### RECORDED DATA
━━━━━━━━
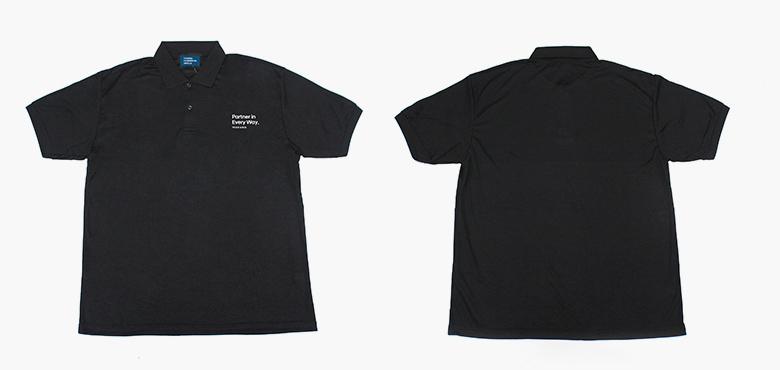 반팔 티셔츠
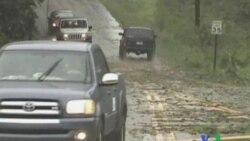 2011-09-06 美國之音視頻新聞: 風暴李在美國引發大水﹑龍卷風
━━━━━━━━
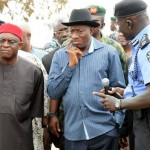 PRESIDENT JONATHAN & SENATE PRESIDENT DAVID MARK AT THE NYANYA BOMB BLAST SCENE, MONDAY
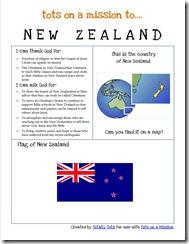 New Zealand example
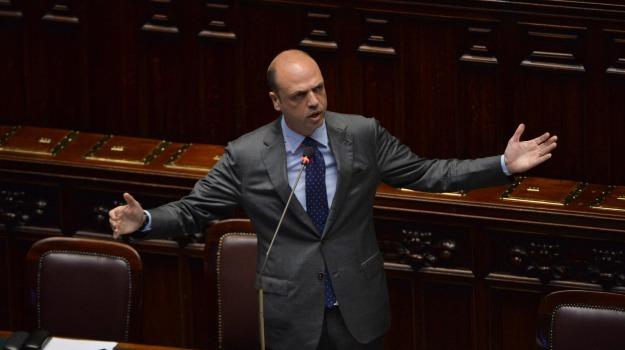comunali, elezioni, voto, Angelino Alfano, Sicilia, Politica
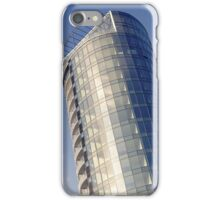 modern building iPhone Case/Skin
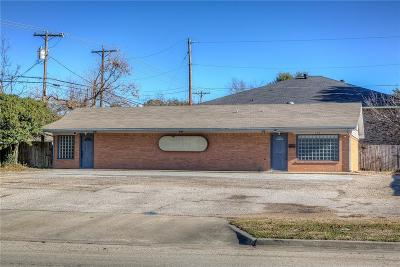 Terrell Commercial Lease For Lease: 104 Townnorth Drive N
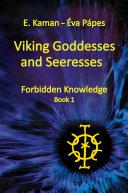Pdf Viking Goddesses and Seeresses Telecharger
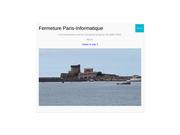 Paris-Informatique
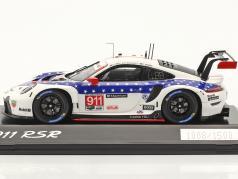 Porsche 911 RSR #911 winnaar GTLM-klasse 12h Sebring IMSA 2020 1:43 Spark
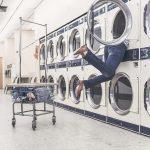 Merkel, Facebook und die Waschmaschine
━━━━━━━━
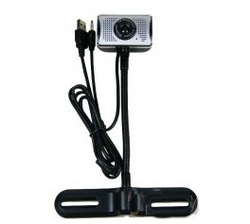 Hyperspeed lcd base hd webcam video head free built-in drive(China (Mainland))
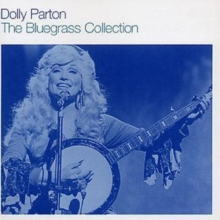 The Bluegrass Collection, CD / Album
━━━━━━━━
### BRIEF
Transcribe only this stretch of the data: the line with "New Zealand example", the line with "Merkel, Facebook und die Waschmaschine", and every line in between. Leave out the pictures.

### RESULT FOR THIS TASK
 New Zealand example
comunali, elezioni, voto, Angelino Alfano, Sicilia, Politica
 modern building iPhone Case/Skin
 Terrell Commercial Lease For Lease: 104 Townnorth Drive N
Pdf Viking Goddesses and Seeresses Telecharger
 Paris-Informatique
 Porsche 911 RSR #911 winnaar GTLM-klasse 12h Sebring IMSA 2020 1:43 Spark
 Merkel, Facebook und die Waschmaschine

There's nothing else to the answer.